At independence, the organisation was neither restructured nor reformed to meet the constitutional demands of an independent Zimbabwe. And today, it directly and exclusively reports to Mugabe. Over the years since 1980, the CIO has done its work in the service of Mugabe’s personal political interests.



Former information and publicity minister Jonathan Moyo, the only independent legislator in Zimbabwe’s parliament, said the CIO was using the same “dirty tactics” as those employed in Rhodesia on what is now dubbed “domestic terrorism”.

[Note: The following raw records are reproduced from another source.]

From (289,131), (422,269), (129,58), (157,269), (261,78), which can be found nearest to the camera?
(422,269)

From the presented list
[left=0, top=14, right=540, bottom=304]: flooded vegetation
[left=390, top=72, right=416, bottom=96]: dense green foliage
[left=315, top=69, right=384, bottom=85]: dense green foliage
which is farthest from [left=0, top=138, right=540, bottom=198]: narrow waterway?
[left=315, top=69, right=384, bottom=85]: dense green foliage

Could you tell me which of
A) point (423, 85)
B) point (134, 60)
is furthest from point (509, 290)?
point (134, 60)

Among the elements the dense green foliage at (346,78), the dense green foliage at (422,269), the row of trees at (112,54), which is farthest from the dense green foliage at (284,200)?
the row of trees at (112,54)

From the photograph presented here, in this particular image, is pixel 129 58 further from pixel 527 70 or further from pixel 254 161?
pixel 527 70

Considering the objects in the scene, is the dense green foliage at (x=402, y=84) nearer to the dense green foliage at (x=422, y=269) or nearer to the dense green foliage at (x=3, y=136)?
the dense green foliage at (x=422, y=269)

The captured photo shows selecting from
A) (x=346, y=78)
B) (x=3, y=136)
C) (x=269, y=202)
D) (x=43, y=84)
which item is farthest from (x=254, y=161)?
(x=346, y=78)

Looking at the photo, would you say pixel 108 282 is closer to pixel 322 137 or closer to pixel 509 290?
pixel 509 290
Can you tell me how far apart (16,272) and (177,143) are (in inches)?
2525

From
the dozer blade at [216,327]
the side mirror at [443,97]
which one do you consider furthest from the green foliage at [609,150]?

“A convenient fiction of foreign-sponsored ‘domestic terrorism’ came in handy because it is the sort of stuff lifted from the arcane methods of organisations like the CIO, steeped in dirty and brutal Rhodesian roots without any public accountability whatsoever,” he said.



“Many Zimbabweans still remember only too well how the same CIO in Rhodesia used to infiltrate the liberation movement and how it impersonated freedom fighters … That Rhodesian book of dirty tricks is still there.”



Nine petrol bombings have been recorded, and four police stations, a passenger train, two petrol tankers, a Zanu-PF sub-office, a supermarket and a house have been torched. Up to 35 opposition activists have been arrested for allegedly perpetrating the spate of bombings and are currently in detention in Harare. But this is reminiscent of a Rhodesian tactic, where the state would perform outrages and blame the liberation movements for them.



In Zimbabwe, 27 years after independence, principles such as the rule of law based on the preservation of human dignity, property rights, individual liberty, free-market initiatives, entrepreneurship, improved education and quality healthcare, still do not exist.



The country has definitely come full circle.



Hativagone Mushonga is the pseudonym of an IWPR contributor in Zimbabwe.